Если он хотел довести меня до отчаяния, он избрал верный путь. Страх мучил меня, как страх смерти мучает пораженного язвой. Каждое утро я просыпалась в тревоге: вернулось ли потерянное вчера и что исчезло сегодня. Иногда я теряла черную тень, но чаще — слишком часто — она оказывалась прямо на дороге у моих размышлений. Что со мной будет дальше? Оскудение разума, полное безумие? Господи, неужели Ты не защитишь меня?! Неужели мои прегрешения столь велики, что меня отдали черту? Ответа я не знала.
Ответа я не могла найти и у моих спутников. Все они были добры к незнакомой сироте, и женщины, и мужчины. Не подлежит сомнению, что одной мне было бы не одолеть пути до Виттенберга; меня бы двадцать раз обобрали на постоялых дворах, не говоря о прочих опасностях, которым подвергается неопытная странница. С ними же я чувствовала себя в безопасности. Старшие женщины расспрашивали меня о моей жизни, учили не роптать, а благодарить Господа за испытания. Герти-ткачиха говорила: «Каждому — своя доля, вот оно что. Ты вот одна, а у меня, сочти-ка: отец — пивная бочка; супруг — дома-то воин, а в цеху нет его, дуралея, тише; да детей трое, ртов ненасытных; да еще сестрица его незамужняя, и не возьмет ее никто, такую, как она есть.
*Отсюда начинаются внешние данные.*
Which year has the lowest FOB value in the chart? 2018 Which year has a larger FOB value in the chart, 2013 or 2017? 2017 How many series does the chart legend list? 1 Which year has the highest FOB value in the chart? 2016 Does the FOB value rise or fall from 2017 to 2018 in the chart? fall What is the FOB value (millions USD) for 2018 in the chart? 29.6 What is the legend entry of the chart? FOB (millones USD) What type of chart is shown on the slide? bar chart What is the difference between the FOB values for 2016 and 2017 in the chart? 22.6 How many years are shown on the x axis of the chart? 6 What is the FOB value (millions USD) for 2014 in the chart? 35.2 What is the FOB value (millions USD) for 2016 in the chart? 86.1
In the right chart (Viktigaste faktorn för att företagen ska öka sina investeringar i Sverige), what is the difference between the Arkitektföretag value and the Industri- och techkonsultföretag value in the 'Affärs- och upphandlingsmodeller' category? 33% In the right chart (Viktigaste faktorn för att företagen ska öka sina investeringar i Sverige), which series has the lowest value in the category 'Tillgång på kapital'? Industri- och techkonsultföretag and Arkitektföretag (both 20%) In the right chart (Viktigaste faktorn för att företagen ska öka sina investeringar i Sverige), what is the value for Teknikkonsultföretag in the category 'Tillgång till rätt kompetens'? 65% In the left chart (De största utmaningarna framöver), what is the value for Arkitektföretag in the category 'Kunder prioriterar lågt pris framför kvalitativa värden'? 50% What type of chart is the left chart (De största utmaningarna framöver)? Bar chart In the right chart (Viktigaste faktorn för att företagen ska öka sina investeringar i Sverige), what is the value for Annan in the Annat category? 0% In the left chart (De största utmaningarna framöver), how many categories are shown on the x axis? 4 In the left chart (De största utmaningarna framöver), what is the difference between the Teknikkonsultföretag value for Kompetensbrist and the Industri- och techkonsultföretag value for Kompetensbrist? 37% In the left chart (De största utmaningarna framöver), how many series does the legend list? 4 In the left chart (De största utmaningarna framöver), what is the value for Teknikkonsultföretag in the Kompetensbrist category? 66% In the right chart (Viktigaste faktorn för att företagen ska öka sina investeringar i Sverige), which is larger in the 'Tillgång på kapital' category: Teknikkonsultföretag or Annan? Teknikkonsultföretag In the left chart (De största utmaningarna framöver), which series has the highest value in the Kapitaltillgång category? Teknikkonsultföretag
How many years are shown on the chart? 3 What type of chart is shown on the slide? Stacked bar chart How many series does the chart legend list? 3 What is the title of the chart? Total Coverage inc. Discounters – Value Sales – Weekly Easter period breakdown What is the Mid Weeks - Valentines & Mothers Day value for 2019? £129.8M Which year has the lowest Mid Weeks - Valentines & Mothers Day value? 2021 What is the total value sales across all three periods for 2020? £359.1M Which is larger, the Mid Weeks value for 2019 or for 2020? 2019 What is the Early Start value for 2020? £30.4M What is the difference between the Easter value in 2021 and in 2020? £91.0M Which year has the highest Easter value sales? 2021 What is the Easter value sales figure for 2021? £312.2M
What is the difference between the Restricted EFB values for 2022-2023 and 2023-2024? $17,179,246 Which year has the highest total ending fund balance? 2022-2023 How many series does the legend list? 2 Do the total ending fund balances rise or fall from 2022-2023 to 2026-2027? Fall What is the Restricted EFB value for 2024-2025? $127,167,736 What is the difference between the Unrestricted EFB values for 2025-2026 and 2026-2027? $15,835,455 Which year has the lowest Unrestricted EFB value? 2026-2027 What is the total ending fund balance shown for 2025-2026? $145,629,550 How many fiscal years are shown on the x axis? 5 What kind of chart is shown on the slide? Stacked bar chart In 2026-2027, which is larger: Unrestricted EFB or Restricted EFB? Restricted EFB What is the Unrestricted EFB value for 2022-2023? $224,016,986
Вот как. Поглядишь на них на всех, и не захочешь, а согрешишь во гневе, тьфу…» Впрочем, в словах ее было более страсти, чем правды. Любила она своих домочадцев, только о них и разговаривала, и горе собеседнице, которая, поддакивая Герти, осуждала ее олуха-мужа! Тайком от господина Коббе добрая ткачиха уже считала дни, оставшиеся до возвращения.